Plastic glazing - This type of glazing is usually inexpensive and less likely to break than other glazing materials.  However, these surfaces scratch easily and can become brittle and discolored.

Glass glazing - This is found in the more expensive skylights.  It is more durable than plastic and does not discolor.  All glass used for skylights must be made of "safety glazing," a generic term for both tempered and laminated glass. Tempered glass is the most impact resistant. Laminated glass is fabricated with a thin layer of plastic embedded near the center of the glass. Both types keep the glass from breaking into large, sharp pieces. Skylights are often made with a tempered glass on the exterior side and a laminated pane on the interior side. This arrangement gives maximum impact resistance while protecting occupants from falling shards of glass.

Solar heat control glazing - Manufacturers use various glazing methods to reduce the impact of summer solar heat gains and winter time heat losses.  These come in the form of heat-absorbing tints, double and tripled pane skylights and low-emissivity coatings.

Slope

When your window professional installs your skylight, one of the factors they will take into consideration is the slope.  The slope, or tilt of the skylight, affects the amount of solar heat gain.  A low slope on your skylight admits more solar heat in the summer and less in the winter, which is the opposite of the effect you are trying to achieve. As a rule of thumb, you want to achieve a slope equal to your geographical latitude plus 5 to 15 degrees. For example, the optimum slope for a south-facing skylight in Columbus, Ohio, at 40º North latitude, is 45º to 55º. Every skylight has a "shaft" which governs how much light is admitted into the room below.  If all four sides are flared, then the light is spread over a wide area.  If your skylight has a shaft with perpendicular sides, the light is focused straight below.  If your skylight's shaft is flared on only one or two sides, then the light is sprayed in the flared direction.

Ventilation

If you wish, you can have a skylight which also provides ventilation as well as light to your room. This allows you to release the hot air which collects at your ceiling.  Ventilating skylight can be operated by one of three ways:

Manual skylight controls - These are opened by your use of an extended rod to manually crank the skylight open.  These are designed for ceilings of less than 15 feet.

Electronic skylight controls - A simpler model of this type of control is wired to a wall mounted switch which opens and closes the skylight.  More complex models are controlled by a special wall console of a wireless remote control.

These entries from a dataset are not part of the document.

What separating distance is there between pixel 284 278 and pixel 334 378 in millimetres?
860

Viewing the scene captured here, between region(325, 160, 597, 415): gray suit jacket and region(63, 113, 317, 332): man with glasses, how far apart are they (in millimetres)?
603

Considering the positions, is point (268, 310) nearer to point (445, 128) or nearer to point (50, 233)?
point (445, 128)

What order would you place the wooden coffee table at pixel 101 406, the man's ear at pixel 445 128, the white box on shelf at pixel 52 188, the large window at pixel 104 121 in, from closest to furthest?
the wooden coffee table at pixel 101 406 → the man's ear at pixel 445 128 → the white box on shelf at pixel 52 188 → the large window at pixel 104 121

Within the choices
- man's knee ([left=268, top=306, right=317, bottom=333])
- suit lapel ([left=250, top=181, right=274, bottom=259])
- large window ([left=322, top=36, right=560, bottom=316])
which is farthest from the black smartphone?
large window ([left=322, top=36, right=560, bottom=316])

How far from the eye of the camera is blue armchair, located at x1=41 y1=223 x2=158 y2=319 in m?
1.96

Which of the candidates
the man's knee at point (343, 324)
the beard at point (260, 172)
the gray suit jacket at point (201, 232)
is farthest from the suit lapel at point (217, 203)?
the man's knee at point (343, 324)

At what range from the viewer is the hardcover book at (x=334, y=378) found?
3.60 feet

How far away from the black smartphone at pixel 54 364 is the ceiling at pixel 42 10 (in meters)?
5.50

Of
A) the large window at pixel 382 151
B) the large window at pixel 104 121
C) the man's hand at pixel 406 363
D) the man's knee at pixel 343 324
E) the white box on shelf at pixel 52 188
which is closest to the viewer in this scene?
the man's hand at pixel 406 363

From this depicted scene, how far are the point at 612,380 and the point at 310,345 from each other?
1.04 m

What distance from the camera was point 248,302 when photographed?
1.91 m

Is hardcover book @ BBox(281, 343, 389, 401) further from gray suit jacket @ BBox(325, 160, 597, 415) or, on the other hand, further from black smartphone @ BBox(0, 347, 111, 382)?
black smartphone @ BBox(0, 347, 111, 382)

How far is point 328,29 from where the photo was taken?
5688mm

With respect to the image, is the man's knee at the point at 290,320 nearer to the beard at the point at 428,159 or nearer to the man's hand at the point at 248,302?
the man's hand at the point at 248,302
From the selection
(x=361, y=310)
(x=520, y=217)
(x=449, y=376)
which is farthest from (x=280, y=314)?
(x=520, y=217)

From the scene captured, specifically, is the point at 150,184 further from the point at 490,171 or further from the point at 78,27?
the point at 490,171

Automatic operating controls - With this type of control, integrated heat sensors trigger the skylight to open when the interior heat reaches a preset temperature.  Exterior sensors automatically close the unit when they sense moisture.

Tubular skylights

An alternative to the conventional skylight, which looks like a window in your roof, is the tubular skylight.  The tubular skylight is a roof-mounted dome which collects natural light and delivers it to the room below.  It is less expensive than the conventional skylight because it is designed to fit between roof and ceiling framing, eliminating the need for structural modifications.  You will commonly see these used in bathrooms, hallways and closets, but they can be used in any room of your house. The average tubular skylight ranges in size from 10 - 21 inches in diameter, which lights a 100-600 square foot interior space. Skylights of any type transform a room by adding warmth and depth while bringing out the natural beauty of your home and its surroundings.  When planning your new home or the remodel of your current one, take some time to consider skylights as a beautiful enhancement that also provide comfort to you and your family while conserving the energy we all share.